Monday, May 18, 2009

Detroit is our Future: The Detroit UnReal Estate Agency in Windsor




Across the river Detroit's Canadian twin city has been undergoing a comparatively protracted path of economic meltdown. This process is delayed as production in the auto industry reached its peak much later than in the US. Nevertheless the sprawl machine started up in the 1950s and it is still going strong in Windsor where it has spawned three new outlying townships (Tecumseh, Lakeshore, LaSalle) in the last twenty years. Commercial property owners have been busy boarding up and tearing down buildings in the city over the past couple of years, seemingly in final preparations for a funeral for the auto industry.

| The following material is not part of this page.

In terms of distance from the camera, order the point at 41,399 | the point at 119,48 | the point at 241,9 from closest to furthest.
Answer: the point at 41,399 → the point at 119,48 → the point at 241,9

Henry Ford famously pronounced the demise of the city early on in the history of the auto industry: "we shall solve the city problem by leaving the city". Nowhere is this process more pronounced than in the Windsor neighborhood that bears his name: Ford Town (now Ford City). Drouillard Road is the main street that runs through this neighborhood. It was established around 1910 when Ford began to send auto parts from Detroit across the river for manufacturing in Canada in order to avoid tariffs levied on finished automobiles that were exported to Canada and other parts of the British Commonwealth. The growth and decline of this area was rapid: Ford City had reached its peak population in 1928 and by 1950 had been largely abandoned due to the closure of the main plant and the growth of the new suburbs, strip malls and other auto-related urban shifts.

Chrysler's assembly plant is currently the largest in Canada. The Chrysler complex covers approximately three square kilometers of southeast Windsor and is at the moment up for grabs. The security presence around the factory made it difficult to take pictures near any of the entrances.